Some of Oklahoma's finest graduated today from the first ever CLEET-coordinated reserve academy. CLEET is government-funded training in Oklahoma that all officers must complete. It's typically done through an individual agency, but Saturday's class of 20 cadets in Claremore cuts out the middle man.
The executive director of CLEET - or the Council on Law Enforcement Education and Training - thinks this is the new way to train reserve officers.

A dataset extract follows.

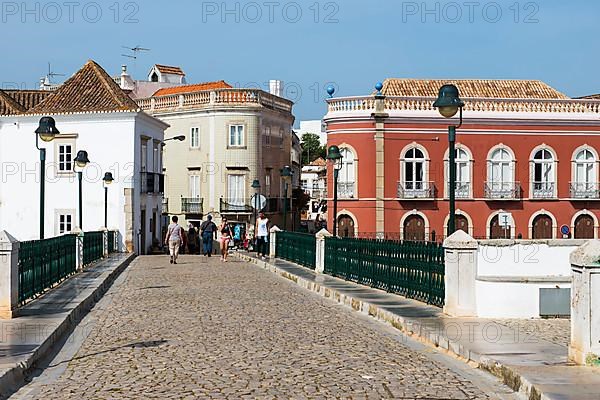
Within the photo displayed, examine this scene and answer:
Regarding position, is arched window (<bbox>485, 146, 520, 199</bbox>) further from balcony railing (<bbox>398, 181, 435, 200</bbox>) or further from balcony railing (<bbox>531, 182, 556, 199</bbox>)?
balcony railing (<bbox>398, 181, 435, 200</bbox>)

Reserve officers can become CLEET certified through agencies like the Tulsa Police Department's reserve agency.
But now, CLEET is running its own reserve academy, and Saturday's graduates say they're impressed by it.
"It was done; it was fast, you know, four months and we were done," said Reserve Officer Kimberley Daniel.
Their training can take up to 11 months, but through CLEET, the 20 volunteers are graduating just 240 hours later.
"Cause I got a full time job, you know," said Reserve Officer Joel Bell. "For my family, it worked out a lot better."
The typical up-to-11-month training includes CLEET certification which teaches firearms, defense tactics, criminal investigation and more. Now CLEET is offering its own reserve academy - with its own CLEET curriculum - and in less time.
Executive Director Steve Emmons says CLEET is able to do this in Rogers County because it now has an office at Rogers State University.
"I would like to try and do this at least once a year, and we'll see if we can even do it more," Emmons said.
Eleven of today's 20 graduates will be on reserve with the Rogers County Sheriff's Office. The other nine are split among six other Oklahoma sheriff's offices. Emmons says CLEET plans to offer another reserve academy soon.